[Stored data]
● ● ●
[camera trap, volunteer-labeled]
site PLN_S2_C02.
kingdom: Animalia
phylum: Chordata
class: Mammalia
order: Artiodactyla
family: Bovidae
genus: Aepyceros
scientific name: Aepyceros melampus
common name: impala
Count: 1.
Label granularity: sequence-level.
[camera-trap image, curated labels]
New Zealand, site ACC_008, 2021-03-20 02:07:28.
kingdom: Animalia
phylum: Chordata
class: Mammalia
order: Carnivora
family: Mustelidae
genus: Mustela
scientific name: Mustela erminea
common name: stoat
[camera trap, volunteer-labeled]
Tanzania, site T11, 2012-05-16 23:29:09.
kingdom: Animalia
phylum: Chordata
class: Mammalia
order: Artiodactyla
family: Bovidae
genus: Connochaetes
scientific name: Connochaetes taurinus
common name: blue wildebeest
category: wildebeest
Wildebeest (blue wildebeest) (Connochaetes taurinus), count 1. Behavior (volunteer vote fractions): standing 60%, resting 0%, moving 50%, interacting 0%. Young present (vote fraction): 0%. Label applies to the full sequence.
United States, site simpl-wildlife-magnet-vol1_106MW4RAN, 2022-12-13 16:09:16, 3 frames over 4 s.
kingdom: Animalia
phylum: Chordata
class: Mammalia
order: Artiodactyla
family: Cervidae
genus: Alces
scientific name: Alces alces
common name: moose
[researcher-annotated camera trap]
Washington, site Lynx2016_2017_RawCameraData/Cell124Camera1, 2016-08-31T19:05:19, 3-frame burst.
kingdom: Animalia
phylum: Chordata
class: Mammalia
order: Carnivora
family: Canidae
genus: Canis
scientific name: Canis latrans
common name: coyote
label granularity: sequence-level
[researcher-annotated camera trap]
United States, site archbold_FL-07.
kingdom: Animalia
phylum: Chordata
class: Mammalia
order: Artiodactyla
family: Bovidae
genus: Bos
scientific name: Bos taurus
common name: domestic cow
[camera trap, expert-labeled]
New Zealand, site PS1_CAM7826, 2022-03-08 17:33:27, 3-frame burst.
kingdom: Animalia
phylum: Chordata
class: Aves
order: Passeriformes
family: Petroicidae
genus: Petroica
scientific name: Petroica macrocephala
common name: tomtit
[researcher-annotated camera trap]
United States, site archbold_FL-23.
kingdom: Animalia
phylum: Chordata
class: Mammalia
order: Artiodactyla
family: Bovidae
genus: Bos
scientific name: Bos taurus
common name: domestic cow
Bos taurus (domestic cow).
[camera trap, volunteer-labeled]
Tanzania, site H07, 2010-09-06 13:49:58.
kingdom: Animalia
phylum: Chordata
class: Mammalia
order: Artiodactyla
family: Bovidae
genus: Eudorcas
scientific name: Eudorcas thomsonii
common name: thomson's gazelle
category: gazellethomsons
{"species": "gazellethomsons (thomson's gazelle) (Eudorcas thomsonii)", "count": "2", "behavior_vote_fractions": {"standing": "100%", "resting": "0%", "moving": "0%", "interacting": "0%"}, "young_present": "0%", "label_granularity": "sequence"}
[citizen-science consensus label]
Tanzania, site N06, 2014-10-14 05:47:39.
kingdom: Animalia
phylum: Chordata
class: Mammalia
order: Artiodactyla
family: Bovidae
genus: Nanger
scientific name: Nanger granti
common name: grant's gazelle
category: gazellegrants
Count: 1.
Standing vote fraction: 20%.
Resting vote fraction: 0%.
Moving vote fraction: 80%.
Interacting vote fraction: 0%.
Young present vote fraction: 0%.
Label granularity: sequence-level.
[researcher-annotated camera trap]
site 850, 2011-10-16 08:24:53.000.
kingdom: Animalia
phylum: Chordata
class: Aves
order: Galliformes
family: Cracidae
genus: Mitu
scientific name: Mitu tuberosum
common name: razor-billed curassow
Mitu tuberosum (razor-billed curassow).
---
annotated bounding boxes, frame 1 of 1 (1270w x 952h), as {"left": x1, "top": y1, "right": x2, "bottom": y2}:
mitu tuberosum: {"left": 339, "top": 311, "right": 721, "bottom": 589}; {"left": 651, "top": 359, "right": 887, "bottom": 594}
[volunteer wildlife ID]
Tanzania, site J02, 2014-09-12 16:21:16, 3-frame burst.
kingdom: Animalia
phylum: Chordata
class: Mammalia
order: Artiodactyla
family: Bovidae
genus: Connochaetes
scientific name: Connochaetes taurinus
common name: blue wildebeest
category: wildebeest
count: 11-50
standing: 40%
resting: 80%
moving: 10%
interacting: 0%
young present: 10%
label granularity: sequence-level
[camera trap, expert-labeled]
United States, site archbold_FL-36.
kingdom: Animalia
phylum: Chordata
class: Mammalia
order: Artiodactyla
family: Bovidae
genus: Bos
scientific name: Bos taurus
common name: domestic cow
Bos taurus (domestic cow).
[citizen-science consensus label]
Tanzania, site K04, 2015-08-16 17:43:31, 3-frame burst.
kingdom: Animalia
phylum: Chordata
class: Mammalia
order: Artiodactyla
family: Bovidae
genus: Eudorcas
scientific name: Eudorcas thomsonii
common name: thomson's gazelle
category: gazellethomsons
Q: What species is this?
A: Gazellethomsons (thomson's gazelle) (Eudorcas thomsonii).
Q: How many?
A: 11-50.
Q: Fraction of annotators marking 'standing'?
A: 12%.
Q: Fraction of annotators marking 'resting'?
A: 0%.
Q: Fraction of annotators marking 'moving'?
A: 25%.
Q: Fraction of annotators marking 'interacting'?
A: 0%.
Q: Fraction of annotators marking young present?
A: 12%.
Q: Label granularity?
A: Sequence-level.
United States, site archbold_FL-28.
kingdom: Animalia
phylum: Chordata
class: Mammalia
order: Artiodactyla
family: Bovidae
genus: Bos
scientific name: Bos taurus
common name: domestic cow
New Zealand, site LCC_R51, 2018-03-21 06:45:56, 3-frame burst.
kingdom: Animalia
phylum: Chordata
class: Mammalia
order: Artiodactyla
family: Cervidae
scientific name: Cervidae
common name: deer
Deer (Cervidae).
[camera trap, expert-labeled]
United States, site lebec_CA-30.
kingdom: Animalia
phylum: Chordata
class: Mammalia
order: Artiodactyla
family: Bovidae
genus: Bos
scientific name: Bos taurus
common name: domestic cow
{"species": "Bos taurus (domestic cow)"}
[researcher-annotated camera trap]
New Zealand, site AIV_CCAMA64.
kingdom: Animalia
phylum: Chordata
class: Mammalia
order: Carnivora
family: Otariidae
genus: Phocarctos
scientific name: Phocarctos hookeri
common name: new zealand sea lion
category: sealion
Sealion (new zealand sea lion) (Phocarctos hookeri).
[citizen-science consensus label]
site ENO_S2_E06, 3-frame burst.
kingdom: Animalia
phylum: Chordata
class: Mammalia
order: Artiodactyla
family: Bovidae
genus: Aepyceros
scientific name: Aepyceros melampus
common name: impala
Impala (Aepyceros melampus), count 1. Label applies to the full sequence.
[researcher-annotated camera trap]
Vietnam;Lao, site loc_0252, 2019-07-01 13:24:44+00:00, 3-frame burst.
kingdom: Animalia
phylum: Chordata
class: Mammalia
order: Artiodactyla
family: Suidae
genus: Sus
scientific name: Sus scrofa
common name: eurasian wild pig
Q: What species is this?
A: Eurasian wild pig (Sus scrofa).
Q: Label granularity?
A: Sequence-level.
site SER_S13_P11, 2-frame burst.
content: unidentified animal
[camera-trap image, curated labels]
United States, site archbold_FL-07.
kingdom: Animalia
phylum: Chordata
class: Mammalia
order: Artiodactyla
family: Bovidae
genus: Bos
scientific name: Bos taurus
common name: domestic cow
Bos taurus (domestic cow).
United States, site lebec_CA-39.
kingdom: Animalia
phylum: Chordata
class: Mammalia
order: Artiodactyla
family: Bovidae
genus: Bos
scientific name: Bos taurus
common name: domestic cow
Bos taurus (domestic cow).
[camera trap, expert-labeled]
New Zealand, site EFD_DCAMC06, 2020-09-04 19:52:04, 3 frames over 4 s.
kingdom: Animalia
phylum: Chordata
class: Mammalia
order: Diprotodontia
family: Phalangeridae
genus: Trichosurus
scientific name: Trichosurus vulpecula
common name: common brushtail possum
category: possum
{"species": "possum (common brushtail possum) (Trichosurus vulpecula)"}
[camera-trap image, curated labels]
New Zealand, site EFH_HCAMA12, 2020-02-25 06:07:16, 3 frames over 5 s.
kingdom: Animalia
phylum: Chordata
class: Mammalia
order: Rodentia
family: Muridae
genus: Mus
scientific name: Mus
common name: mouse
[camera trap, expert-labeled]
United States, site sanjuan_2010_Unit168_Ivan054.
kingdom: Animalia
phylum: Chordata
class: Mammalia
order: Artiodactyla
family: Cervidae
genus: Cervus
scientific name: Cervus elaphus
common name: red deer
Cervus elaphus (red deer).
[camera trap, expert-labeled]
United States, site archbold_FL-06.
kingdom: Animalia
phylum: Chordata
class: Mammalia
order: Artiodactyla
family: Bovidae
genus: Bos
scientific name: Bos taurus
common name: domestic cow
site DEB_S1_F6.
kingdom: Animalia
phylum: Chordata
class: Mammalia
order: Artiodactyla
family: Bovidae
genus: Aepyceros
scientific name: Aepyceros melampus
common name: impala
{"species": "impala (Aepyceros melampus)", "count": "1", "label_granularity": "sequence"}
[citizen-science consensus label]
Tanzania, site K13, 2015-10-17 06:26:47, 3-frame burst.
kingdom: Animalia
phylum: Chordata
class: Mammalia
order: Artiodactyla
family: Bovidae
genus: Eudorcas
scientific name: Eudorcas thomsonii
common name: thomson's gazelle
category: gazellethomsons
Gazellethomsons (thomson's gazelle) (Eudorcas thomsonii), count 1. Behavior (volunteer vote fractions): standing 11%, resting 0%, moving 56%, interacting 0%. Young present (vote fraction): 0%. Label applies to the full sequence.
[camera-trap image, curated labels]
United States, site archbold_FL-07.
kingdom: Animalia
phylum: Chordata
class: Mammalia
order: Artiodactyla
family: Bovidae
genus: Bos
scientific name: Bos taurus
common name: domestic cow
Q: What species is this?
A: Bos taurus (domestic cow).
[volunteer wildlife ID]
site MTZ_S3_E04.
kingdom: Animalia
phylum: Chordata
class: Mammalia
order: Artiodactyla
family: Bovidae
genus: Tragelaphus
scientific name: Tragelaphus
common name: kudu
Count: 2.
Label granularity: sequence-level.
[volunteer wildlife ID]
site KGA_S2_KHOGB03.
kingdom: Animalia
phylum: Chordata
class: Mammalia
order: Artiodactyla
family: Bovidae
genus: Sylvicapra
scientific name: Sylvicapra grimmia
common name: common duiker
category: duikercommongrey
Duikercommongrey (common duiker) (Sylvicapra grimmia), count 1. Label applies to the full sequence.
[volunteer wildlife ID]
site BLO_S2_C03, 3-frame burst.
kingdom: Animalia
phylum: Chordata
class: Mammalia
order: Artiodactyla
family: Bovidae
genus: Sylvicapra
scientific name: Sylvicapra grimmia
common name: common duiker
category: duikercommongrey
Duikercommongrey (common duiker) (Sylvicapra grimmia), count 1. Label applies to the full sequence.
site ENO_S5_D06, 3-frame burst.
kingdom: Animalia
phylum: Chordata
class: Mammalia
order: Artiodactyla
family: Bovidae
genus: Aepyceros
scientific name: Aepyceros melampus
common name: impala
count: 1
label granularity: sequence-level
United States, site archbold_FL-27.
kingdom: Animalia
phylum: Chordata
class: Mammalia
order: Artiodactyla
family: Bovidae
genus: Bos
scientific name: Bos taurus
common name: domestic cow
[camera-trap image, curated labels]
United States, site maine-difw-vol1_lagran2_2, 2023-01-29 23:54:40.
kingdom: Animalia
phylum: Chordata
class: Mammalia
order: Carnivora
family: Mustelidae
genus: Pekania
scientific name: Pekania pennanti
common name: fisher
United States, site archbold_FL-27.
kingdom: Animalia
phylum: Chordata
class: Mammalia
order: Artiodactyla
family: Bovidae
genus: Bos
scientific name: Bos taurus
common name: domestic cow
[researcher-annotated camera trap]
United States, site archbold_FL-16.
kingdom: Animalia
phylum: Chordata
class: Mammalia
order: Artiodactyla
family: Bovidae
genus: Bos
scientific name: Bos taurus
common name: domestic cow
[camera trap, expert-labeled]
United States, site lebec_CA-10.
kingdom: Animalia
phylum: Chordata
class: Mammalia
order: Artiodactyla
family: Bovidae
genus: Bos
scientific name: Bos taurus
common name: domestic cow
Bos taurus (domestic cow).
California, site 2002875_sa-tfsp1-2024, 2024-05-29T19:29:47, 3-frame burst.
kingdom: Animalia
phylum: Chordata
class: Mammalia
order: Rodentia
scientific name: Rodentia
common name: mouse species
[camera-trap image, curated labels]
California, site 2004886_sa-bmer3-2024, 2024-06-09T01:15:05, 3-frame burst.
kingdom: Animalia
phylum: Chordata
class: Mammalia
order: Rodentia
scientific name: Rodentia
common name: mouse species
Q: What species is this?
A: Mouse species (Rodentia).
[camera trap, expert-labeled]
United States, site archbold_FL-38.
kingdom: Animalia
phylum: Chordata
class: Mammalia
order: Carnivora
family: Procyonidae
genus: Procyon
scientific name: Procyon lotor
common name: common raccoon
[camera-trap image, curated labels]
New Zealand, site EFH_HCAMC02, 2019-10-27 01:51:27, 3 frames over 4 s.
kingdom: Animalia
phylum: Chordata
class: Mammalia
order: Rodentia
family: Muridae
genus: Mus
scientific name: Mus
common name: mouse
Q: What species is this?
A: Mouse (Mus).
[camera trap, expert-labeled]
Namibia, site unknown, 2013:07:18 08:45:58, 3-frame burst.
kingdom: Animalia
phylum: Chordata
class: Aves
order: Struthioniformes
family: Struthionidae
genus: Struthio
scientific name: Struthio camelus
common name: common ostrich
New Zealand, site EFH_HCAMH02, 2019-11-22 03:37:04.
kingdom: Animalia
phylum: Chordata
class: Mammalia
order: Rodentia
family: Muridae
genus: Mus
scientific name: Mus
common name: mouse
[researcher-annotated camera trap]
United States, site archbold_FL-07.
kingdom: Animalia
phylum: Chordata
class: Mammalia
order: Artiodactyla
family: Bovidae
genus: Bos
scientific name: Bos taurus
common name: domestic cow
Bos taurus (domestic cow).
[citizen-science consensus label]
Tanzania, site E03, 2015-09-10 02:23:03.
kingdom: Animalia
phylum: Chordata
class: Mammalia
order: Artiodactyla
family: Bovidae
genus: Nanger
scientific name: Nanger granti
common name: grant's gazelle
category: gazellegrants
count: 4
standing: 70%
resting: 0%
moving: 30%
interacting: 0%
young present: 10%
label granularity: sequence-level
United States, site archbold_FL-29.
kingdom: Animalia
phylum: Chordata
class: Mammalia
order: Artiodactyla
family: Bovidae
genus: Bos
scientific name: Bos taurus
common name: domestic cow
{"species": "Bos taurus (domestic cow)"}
● ● ●
-- WORK REQUIRED --
Exactly and only the lines from the line containing "Namibia, site unknown, 2013:07:18" through the last line of the entries should be copied, both ends included.

-- EXERCISE RESULT --
Namibia, site unknown, 2013:07:18 08:45:58, 3-frame burst.
kingdom: Animalia
phylum: Chordata
class: Aves
order: Struthioniformes
family: Struthionidae
genus: Struthio
scientific name: Struthio camelus
common name: common ostrich
New Zealand, site EFH_HCAMH02, 2019-11-22 03:37:04.
kingdom: Animalia
phylum: Chordata
class: Mammalia
order: Rodentia
family: Muridae
genus: Mus
scientific name: Mus
common name: mouse
[researcher-annotated camera trap]
United States, site archbold_FL-07.
kingdom: Animalia
phylum: Chordata
class: Mammalia
order: Artiodactyla
family: Bovidae
genus: Bos
scientific name: Bos taurus
common name: domestic cow
Bos taurus (domestic cow).
[citizen-science consensus label]
Tanzania, site E03, 2015-09-10 02:23:03.
kingdom: Animalia
phylum: Chordata
class: Mammalia
order: Artiodactyla
family: Bovidae
genus: Nanger
scientific name: Nanger granti
common name: grant's gazelle
category: gazellegrants
count: 4
standing: 70%
resting: 0%
moving: 30%
interacting: 0%
young present: 10%
label granularity: sequence-level
United States, site archbold_FL-29.
kingdom: Animalia
phylum: Chordata
class: Mammalia
order: Artiodactyla
family: Bovidae
genus: Bos
scientific name: Bos taurus
common name: domestic cow
{"species": "Bos taurus (domestic cow)"}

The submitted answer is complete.